Barbara Nelson, Gleaner Writer


As the rain begins to fall, Democratic presidential candidate Sen Barack Obama, D-Ill., waves to supporters at an outdoor rally in Cleveland, Ohio, Sunday, November 2. - AP

It was a cold Monday night, November 3, 2008. Here I was at a few minutes after ten o'clock, perched at the top of a row of bleachers next to a football field that overlooked the fairgrounds of Manassas in Virginia, USA. I was just one person in a sea of some 10,000 people who had come to see and hear Barack Obama, the senator from Illinois, the first African-American in the history of the United States of America who had completed a run for the presidency of what is called the most powerful nation on the face of the earth.

Suddenly in the distance, the flashing blue lights of his motorcade pierced the blackness of the night. In a few more minutes the tall, lanky man had mounted the stage where the stars and stripes of the US flag stood beside the slogan of his candidacy: Change We Can Believe In.

A roar went up from the sea of supporters: "O-bam-a! O-bam-a!"

"This is our last rally before the elections tomorrow," Obama shouted. "After decades of broken politics in Washington, eight years of failed policies from George Bush, we are less than one day away from bringing about change in America."

A young man tried to push his way into the limited space beside me. Lifting a camera on a tripod he focused on the platform far away in the distance. As I eased down to give him space, I noticed a young woman attempting to move in beside him. I smiled at her. "News Channel 2 Panama, periodista," she explained. "Gleaner, Jamaica," I replied. "Great!" she replied, above the noise.

"I'm all fired up!" Barack Obama said. "I'm fired up and ready to go!"

The crowd erupted in yet another roar: "Ob-a-ma! Ob-am-a!"

Grinding campaign

He was ending a grinding election campaign 632 days of candidacy. Just a few hours before he had received the news that his 86-year-old maternal grandmother Madelyn Dunham - 'Toot' as he called her, had passed on. Obama had paused for a few days before during his campaign to visit with her in Hawaii to make sure he spoke to her before she died. He was not sure she would live until election day - and she did not. She was "a quiet hero the last of the adults who had moulded his life as a boy in Hawaii.

Yet although his emotions must have been rubbed raw by the news of her death." It's hard to talk about it," he said to a crowd earlier in the day, he addressed the massive crowd in Manassas with power, and grace enthusiasm. He reminded them that they should remain focused and make sure that each and every one voted.

I saw a most interesting crowd gathered on Monday night under a cloudy, starless sky - some old white ladies leaning on canes and walkers, young, middle-age and older African Americans, tiny babies swaddled in blankets and tucked into strollers, strong working class white American men and women, a group Indian Sikhs in their turbans, a few Muslim women, Latinos in T-shirts emblazoned with Latinos for Obama.

And they all shouted and danced and cheered as the man who has espoused change as his mantra encouraged them to go that final mile with him and vote.

Three-mile walk

A middle-age white woman beside me smiled and asked "Did you have to walk to get here?" "Yes," I replied. "I had to park my car and walk almost three miles!" she said. "Me too."

He had come and they had seen him.
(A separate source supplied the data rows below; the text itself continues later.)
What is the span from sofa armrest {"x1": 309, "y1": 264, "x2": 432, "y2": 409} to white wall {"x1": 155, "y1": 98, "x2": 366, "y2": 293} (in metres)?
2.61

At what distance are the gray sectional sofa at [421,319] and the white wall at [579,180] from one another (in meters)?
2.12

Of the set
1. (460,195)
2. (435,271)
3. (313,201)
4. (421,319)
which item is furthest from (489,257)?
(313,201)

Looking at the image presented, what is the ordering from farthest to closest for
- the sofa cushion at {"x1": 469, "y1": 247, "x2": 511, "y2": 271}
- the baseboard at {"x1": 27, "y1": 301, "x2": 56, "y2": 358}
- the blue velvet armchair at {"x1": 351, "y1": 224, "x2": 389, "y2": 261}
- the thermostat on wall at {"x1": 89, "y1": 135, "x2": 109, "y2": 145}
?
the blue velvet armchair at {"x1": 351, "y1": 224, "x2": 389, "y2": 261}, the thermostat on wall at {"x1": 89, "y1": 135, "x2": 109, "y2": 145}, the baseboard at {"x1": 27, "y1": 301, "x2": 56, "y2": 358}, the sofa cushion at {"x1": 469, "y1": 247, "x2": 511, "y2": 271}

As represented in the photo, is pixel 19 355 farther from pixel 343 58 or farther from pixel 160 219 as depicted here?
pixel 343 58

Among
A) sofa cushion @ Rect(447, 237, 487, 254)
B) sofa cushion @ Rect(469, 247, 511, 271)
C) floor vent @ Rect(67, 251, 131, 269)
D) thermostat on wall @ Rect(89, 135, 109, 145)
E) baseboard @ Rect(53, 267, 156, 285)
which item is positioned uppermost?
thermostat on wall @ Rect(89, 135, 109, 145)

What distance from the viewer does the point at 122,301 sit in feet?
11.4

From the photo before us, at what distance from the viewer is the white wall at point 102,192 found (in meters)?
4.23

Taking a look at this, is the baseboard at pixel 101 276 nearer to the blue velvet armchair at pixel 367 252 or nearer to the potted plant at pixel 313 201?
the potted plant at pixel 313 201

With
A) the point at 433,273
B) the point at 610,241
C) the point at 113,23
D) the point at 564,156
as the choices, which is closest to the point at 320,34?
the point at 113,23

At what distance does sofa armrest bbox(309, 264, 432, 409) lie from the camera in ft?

They had heard him speak and so, after a while, people at the edge of the crowd began to drift away. The rally was winding down. It would be a long walk back to the area where the police had cordoned off places to park.

Music blared from the loud speakers. Stevie Wonder's mega-hit pierced the night "Signed, sealed and delivered I'm yours!" The crowd moved to the beat of the music.

The event was over. The long trek back to the parking area began. Police directed traffic. Every few minutes someone shouted "Fired up!" And the others replied in unison: "Ready to go!" The people were happy, excited, uplifted.